Serves 6 (6 ramekins)

For the Custard

  • 2 cups (480ml) heavy cream
  • 1/2 cup (120ml) whole milk
  • 5 large egg yolks
  • 1/3 cup (70g) granulated sugar
  • 1 teaspoon vanilla extract (or 1/2 vanilla bean, scraped)
  • Pinch of salt

For the Caramel Pecan Flavor

  • 1/3 cup (70g) brown sugar
  • 2 tablespoons water
  • 2 tablespoons butter
  • 1/2 cup (60g) chopped pecans, toasted

For the Brûlée Topping

  • 6 tablespoons granulated sugar (about 1 tablespoon per ramekin)

Preparation Time

  • Prep time: 20 minutes
  • Cooking time: 35–40 minutes
  • Chill time: 4 hours (or overnight)
  • Total time: About 5 hours (mostly hands-off)

Step-by-Step Instructions

Step 1: Toast the Pecans

Preheat oven to 350°F (175°C). Spread pecans on a baking sheet and toast for 6–8 minutes until fragrant. Set aside to cool.

Step 2: Make the Caramel Pecan Base

In a small saucepan, combine brown sugar and water over medium heat. Stir until dissolved, then let it bubble for 2–3 minutes until slightly deepened in color.
Remove from heat and stir in butter (careful—may bubble). Mix in toasted pecans.
Spoon a little of this caramel pecan mixture into the bottom of each ramekin.

Step 3: Heat the Cream Mixture

In a saucepan, warm heavy cream and milk over medium heat until steaming (do not boil). Remove from heat and stir in vanilla and salt.

Step 4: Temper the Egg Yolks

In a bowl, whisk egg yolks with granulated sugar until lighter in color.
Slowly pour a bit of the warm cream into the yolks while whisking constantly, then pour in the rest and whisk until smooth.

Step 5: Strain and Fill

Strain the custard through a fine mesh sieve for the smoothest texture. Pour custard evenly into the ramekins over the caramel pecan base.
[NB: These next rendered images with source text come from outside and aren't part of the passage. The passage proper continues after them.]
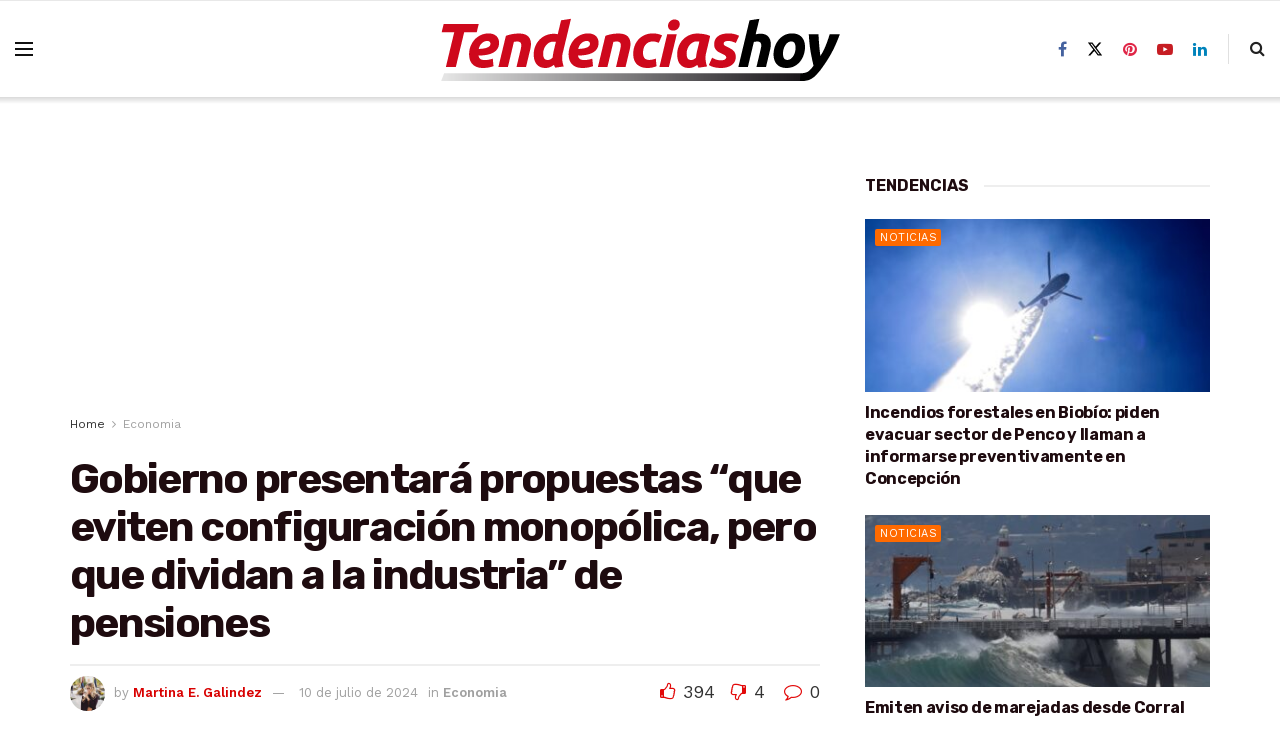

--- FILE ---
content_type: text/html; charset=utf-8
request_url: https://www.google.com/recaptcha/api2/aframe
body_size: 266
content:
<!DOCTYPE HTML><html><head><meta http-equiv="content-type" content="text/html; charset=UTF-8"></head><body><script nonce="ChalShKKwg_Z--C4bIi02Q">/** Anti-fraud and anti-abuse applications only. See google.com/recaptcha */ try{var clients={'sodar':'https://pagead2.googlesyndication.com/pagead/sodar?'};window.addEventListener("message",function(a){try{if(a.source===window.parent){var b=JSON.parse(a.data);var c=clients[b['id']];if(c){var d=document.createElement('img');d.src=c+b['params']+'&rc='+(localStorage.getItem("rc::a")?sessionStorage.getItem("rc::b"):"");window.document.body.appendChild(d);sessionStorage.setItem("rc::e",parseInt(sessionStorage.getItem("rc::e")||0)+1);localStorage.setItem("rc::h",'1768698685073');}}}catch(b){}});window.parent.postMessage("_grecaptcha_ready", "*");}catch(b){}</script></body></html>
Step 6: Bake in a Water Bath

Place ramekins in a deep baking dish. Pour hot water into the dish until it reaches halfway up the sides of the ramekins.
Bake at 325°F (160°C) for 35–40 minutes, until edges are set but the centers still jiggle slightly.

Step 7: Chill

Remove ramekins from the water bath and cool to room temperature. Refrigerate for at least 4 hours (overnight is best).

Step 8: Brûlée the Top

Before serving, sprinkle about 1 tablespoon sugar evenly on top of each custard.
Use a kitchen torch to caramelize until golden and crackly. Let sit 1–2 minutes to harden.

Serving Suggestions

  • Add a few extra toasted pecans on top after torching for a pretty finish.
  • Serve with fresh berries to brighten the richness.
  • Pair with espresso or strong coffee.
  • Add a small pinch of flaky sea salt on top for a salted caramel vibe.
  • Serve in mini ramekins for a party-style dessert tray.

Nutritional Highlights

NutrientPer Serving (1 ramekin)
Calories420
Protein6 grams
Total Fat33 grams
Saturated Fat18 grams
Carbohydrates27 grams
Sugars23 grams
Fiber1 gram
Sodium120 milligrams

Nutritional Notes:

  • Heavy cream creates the signature silky crème brûlée texture.
  • Pecans provide healthy fats and a satisfying crunch.
  • Portion sizes are naturally controlled since it’s served in ramekins.

Tips for Perfect Crème Brûlée

  • Don’t boil the cream—steaming is enough to avoid curdling.
  • Always bake in a water bath for gentle, even cooking.
  • Strain the custard for the smoothest results.
  • Chill fully before torching so the custard stays cold under the warm crust.
  • For an extra-thin, crisp top, use a fine layer of sugar and torch evenly.

Variations to Try

  • Salted Caramel Pecan: Add a pinch of salt to the caramel base.
  • Bourbon Caramel: Add 1 teaspoon bourbon to the custard (optional).
  • Chocolate Twist: Add 2 tablespoons cocoa powder to the cream mixture for a chocolate custard.
  • Maple Pecan: Replace brown sugar with maple syrup in the caramel base (reduce water slightly).
  • Mini Version: Use smaller ramekins and reduce baking time by 5–8 minutes.

This Crème Brûlée Caramel Pecan is an elegant, restaurant-style dessert you can absolutely make at home. With a creamy vanilla custard, buttery caramel pecan layer, and that signature crackly brûléed sugar top, it’s a showstopper for any occasion.

Whether you serve it for guests or treat yourself to a fancy night in, this recipe guarantees a silky, caramel-kissed bite every time.